This package compiles graph files describing a non-deterministic automaton to a compact(ed) deterministic automaton.

Usage ccda [IN] OUT Compiles the input graph file IN and writes the automaton to OUT. If IN is omitted, the graph file is read from stdin.

ccda -R [-start] [-end] IN [FILE...] Reads the compact(ed) automaton from IN and rewrites FILE... to stout using the automaton as rewrite lexicon. If no files are given, the input is read from stdin.

Graph file syntax

Lines starting with `#` are comments; empty lines are ignored.

# State names # 0 denotes the initial state; there cannot be more than one initial state. # State names are strings without any whitespace. They cannot contain `@` and/or `\` # and cannot start with `_`. # Final states have to be marked using `#final NAME REWRITE`.

**INSTRUCTIONS FOR THE TASK:** Could you write out, word for word, the stretch of the automaton compiler notes from "ccda -R [-start]" through "input is read from stdin."?

(Stored data)
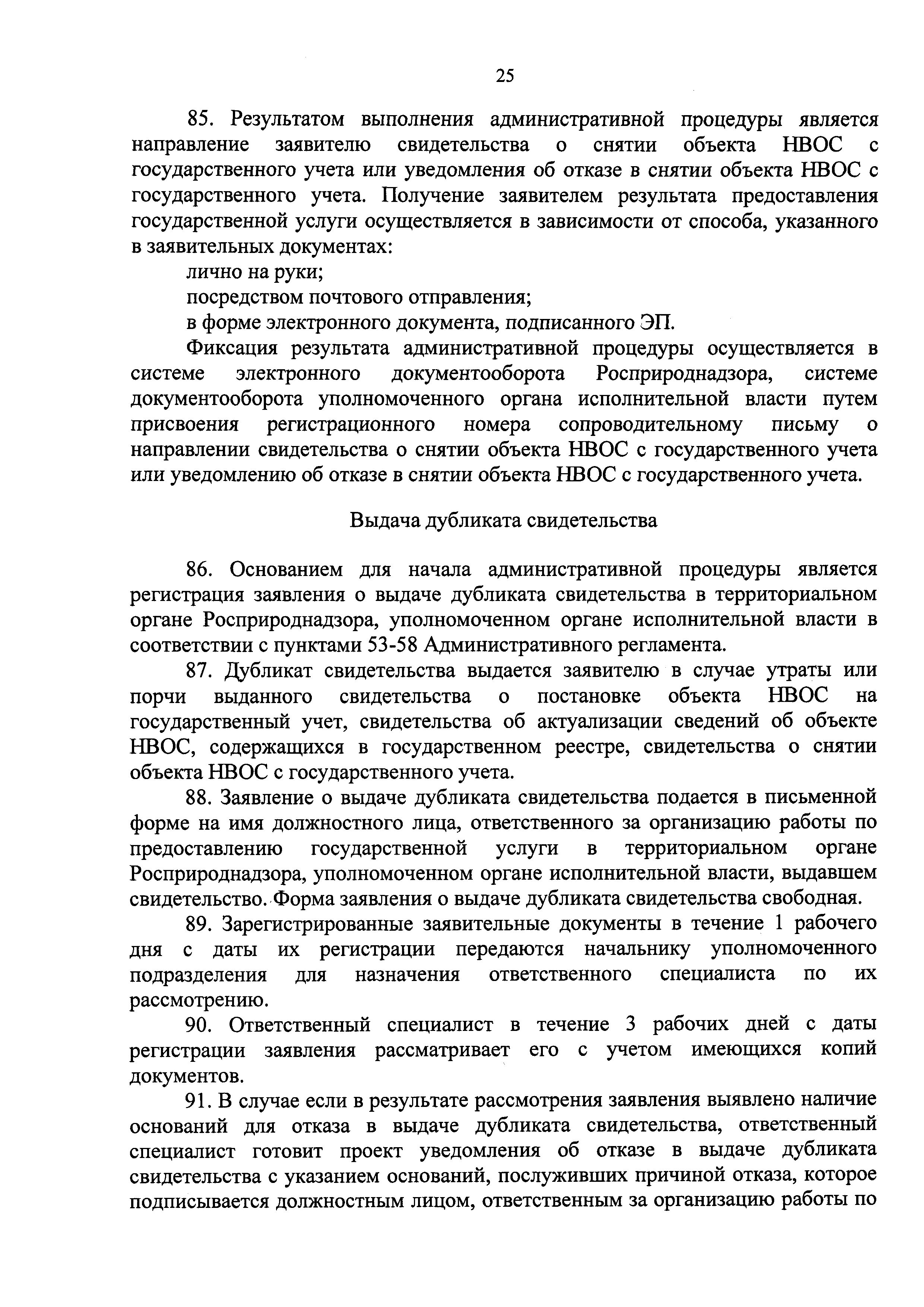 25

85. Результатом выполнения административной процедуры является направление заявителю свидетельства о снятии объекта НВОС с государственного учета или уведомления об отказе в снятии объекта НВОС с государственного учета. Получение заявителем результата предоставления государственной услуги осуществляется в зависимости от способа, указанного в заявительных документах:

лично на руки;

посредством почтового отправления;

в форме электронного документа, подписанного ЭП.

Фиксация результата административной процедуры осуществляется в системе электронного документооборота Росприроднадзора, системе документооборота уполномоченного органа исполнительной власти путем присвоения регистрационного номера сопроводительному письму о направлении свидетельства о снятии объекта НВОС с государственного учета или уведомлению об отказе в снятии объекта НВОС с государственного учета.

Выдача дубликата свидетельства

86. Основанием для начала административной процедуры является регистрация заявления о выдаче дубликата свидетельства в территориальном органе Росприроднадзора, уполномоченном органе исполнительной власти в соответствии с пунктами 53-58 Административного регламента.

87. Дубликат свидетельства выдается заявителю в случае утраты или порчи выданного свидетельства о постановке объекта НВОС на государственный учет, свидетельства об актуализации сведений об объекте НВОС, содержащихся в государственном реестре, свидетельства о снятии объекта НВОС с государственного учета.

88. Заявление о выдаче дубликата свидетельства подается в письменной форме на имя должностного лица, ответственного за организацию работы по предоставлению государственной услуги в территориальном органе Росприроднадзора, уполномоченном органе исполнительной власти, выдавшем свидетельство. Форма заявления о выдаче дубликата свидетельства свободная.

89. Зарегистрированные заявительные документы в течение 1 рабочего дня с даты их регистрации передаются начальнику уполномоченного подразделения для назначения ответственного специалиста по их рассмотрению.

90. Ответственный специалист в течение 3 рабочих дней с даты регистрации заявления рассматривает его с учетом имеющихся копий документов.

91. В случае если в результате рассмотрения заявления выявлено наличие оснований для отказа в выдаче дубликата свидетельства, ответственный специалист готовит проект уведомления об отказе в выдаче дубликата свидетельства с указанием оснований, послуживших причиной отказа, которое подписывается должностным лицом, ответственным за организацию работы по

**TASK SOLUTION:**
ccda -R [-start] [-end] IN [FILE...] Reads the compact(ed) automaton from IN and rewrites FILE... to stout using the automaton as rewrite lexicon. If no files are given, the input is read from stdin.